Wenn ein Schaf oder eine Kuh kommt, hat man als Pflanze Pech gehabt, denn im nächsten Augenblick findet man sich in seine Einzelteile zerlegt an einem sehr dunklen und übel riechenden Ort. So ist das eben als erstes Glied in der Nahrungskette. Doch nicht alle Pflanzen haben sich mit dieser Tatsache abgefunden. Wenigstens nicht kampflos. Stattdessen haben sie im Laufe ihrer Evolution an Strategien getüftelt, wie sie dem Schaf ein Schnippchen schlagen können.
Die Brennnessel zum Beispiel produziert Ameisensäure, ein Gift, das sie auf die Zungen ihrer Fressfeinde versprüht, sobald diese Blätter oder Stängel berühren. Eine sehr wirkungsvolle Erfindung, denn auf abgegrasten Schafweiden sind Brennnesseln oft die einzigen Pflanzen, die noch stehen. Zu ihrem Leidwesen stecken nicht in allen Mäulern empfindliche Zungen. So gibt es beispielsweise ein paar Dutzend Schmetterlingsraupen, die sich von der Brennnessel ernähren; einige von ihnen sogar ausschliesslich nur von ihr. Was lässt sich da machen? Noch eine chemische Waffe zu unterhalten, wäre zu kostspielig für die Pflanze. Sie braucht ja auch noch Kraft zur Produktion der Samen.
Der Brennnessel-Rüssler schwächt mit seinen
Fressgewohnheiten die Struktur der Blätter.
Nichtsdestotrotz hat die Brennnessel einen Plan B, falls der Trick mit der Ameisensäure nicht funktionieren sollte. Bei den Exemplaren in meinem Garten sehe ich das sehr schön. Sie werden jedes Jahr vom Brennnessel-Rüssler heimgesucht, einem Vertreter der Rüsselkäfer. Er besitzt die leidige Angewohnheit, kleine Löcher in die Blätter zu fressen. Dadurch werden diese oft so in ihrer Stabilität beeinträchtigt, dass sie beim nächsten starken Unwetter zerfleddern.

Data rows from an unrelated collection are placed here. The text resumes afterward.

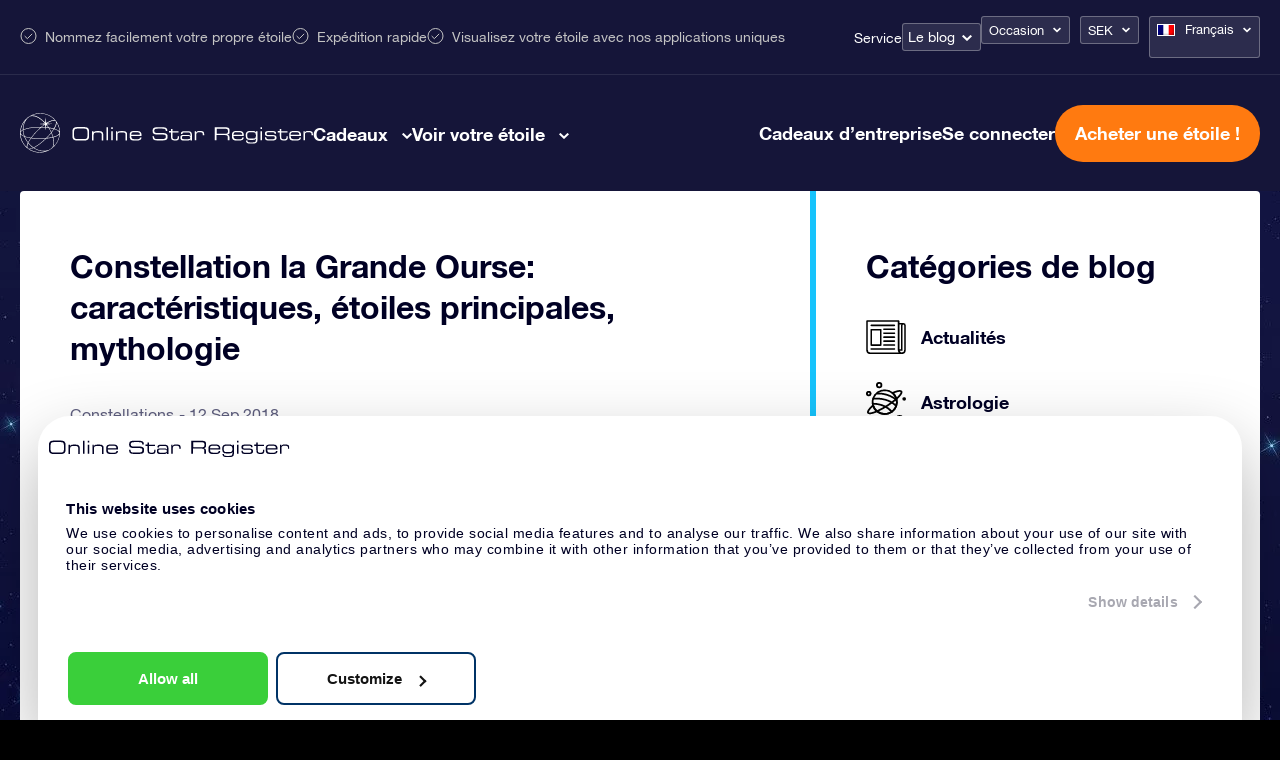

--- FILE ---
content_type: image/svg+xml
request_url: https://osr.org/wp-content/uploads/2021/01/constellation_live_lb.svg
body_size: 511
content:
<svg xmlns="http://www.w3.org/2000/svg" viewBox="0 0 79.25 72.34"><path d="M79.16,67.19a4.29,4.29,0,0,0-3.66-3.38L73.84,48.88a4.14,4.14,0,0,0,1.41-1.32,4.27,4.27,0,0,0-6.17-5.75L54.75,34a4.2,4.2,0,0,0,0-1.58,4.29,4.29,0,0,0-2.68-3.14l-.14-14.8a4.28,4.28,0,0,0-2.68-8.06,4.22,4.22,0,0,0-2.79,2L22.31,4a3.93,3.93,0,0,0-.06-.59,4.28,4.28,0,1,0-6.93,4.14L5.74,25.93a4.2,4.2,0,0,0-2.31-.18,4.28,4.28,0,1,0,3.93,7.18L27.19,45a4.13,4.13,0,0,0,.07,1.05,4.28,4.28,0,1,0,8.39-1.71c0-.11-.07-.21-.1-.32L47.7,36.41a4.74,4.74,0,0,0,.49.4,4.24,4.24,0,0,0,2.35.71A4.26,4.26,0,0,0,54,35.8l13.86,7.6a4.2,4.2,0,0,0-.33,2.66,4.27,4.27,0,0,0,4.18,3.43l.22,0L73.51,64a4.28,4.28,0,1,0,5.65,3.15ZM49.69,29a4.29,4.29,0,0,0-3.34,5,4.11,4.11,0,0,0,.21.68l-12,7.52a4,4,0,0,0-.76-.65,4.3,4.3,0,0,0-5.94,1.21c0,.06-.06.13-.1.19L8.35,31.2a4.16,4.16,0,0,0,.12-2.11A4.22,4.22,0,0,0,7.4,27l9.7-18.6A4.24,4.24,0,0,0,22,6l23.87,4.3a4.06,4.06,0,0,0,.06,1.15,4.25,4.25,0,0,0,4,3.42L50.05,29C49.93,29,49.81,29,49.69,29Z" style="fill:#16c3fc"/></svg>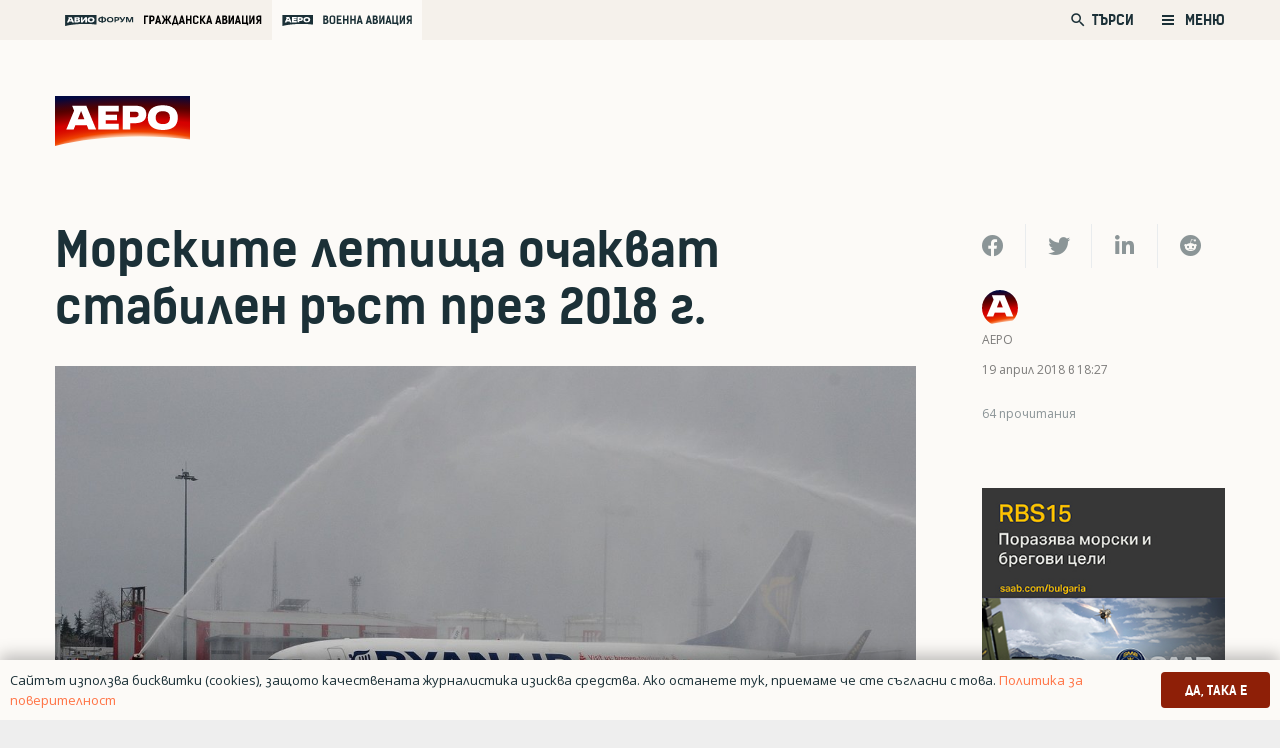

--- FILE ---
content_type: text/html; charset=UTF-8
request_url: https://aero-bg.com/wp-admin/admin-ajax.php
body_size: -198
content:
{"post_id":15669,"counted":false}

--- FILE ---
content_type: text/html; charset=utf-8
request_url: https://www.google.com/recaptcha/api2/aframe
body_size: -85
content:
<!DOCTYPE HTML><html><head><meta http-equiv="content-type" content="text/html; charset=UTF-8"></head><body><script nonce="BQZLXlOgOwdTiUM7nMZ3cA">/** Anti-fraud and anti-abuse applications only. See google.com/recaptcha */ try{var clients={'sodar':'https://pagead2.googlesyndication.com/pagead/sodar?'};window.addEventListener("message",function(a){try{if(a.source===window.parent){var b=JSON.parse(a.data);var c=clients[b['id']];if(c){var d=document.createElement('img');d.src=c+b['params']+'&rc='+(localStorage.getItem("rc::a")?sessionStorage.getItem("rc::b"):"");window.document.body.appendChild(d);sessionStorage.setItem("rc::e",parseInt(sessionStorage.getItem("rc::e")||0)+1);localStorage.setItem("rc::h",'1768639101925');}}}catch(b){}});window.parent.postMessage("_grecaptcha_ready", "*");}catch(b){}</script></body></html>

Auf diese Bedrohung reagiert die Brennnessel auf bemerkenswerte Art und Weise. Sie wächst dem Rüsselkäfer einfach davon und zwar nach oben. Unentwegt bringt ihre Triebspitze frische Blätter hervor. Diese können sich ungestört der lebenswichtigen Photosynthese widmen. Denn aus irgendeinem Grund verschonen die Käfer die obersten zwei bis drei Blattpaare. Vielleicht ist die Behaarung bei den frischen Blättern noch so dicht, dass die Käfer Mühe haben, auf ihnen vorwärts zu kommen. Oder möglicherweise gibt es in ihnen einen Ekel erregenden Stoff, der in den älteren Blättern nicht mehr vorkommt. Die Moral von der Geschichte ist jedenfalls folgende: Nicht zurück blicken, sondern immer nach vorn!

1 Kommentar:

  1. Wie immer erfrischend, erheiternd und für einen Historiker (der in der Mittelschul-Biologie eher Zellmechanismen und menschlicher Biologie zugetan war) sehr lehrreich. Weiter so!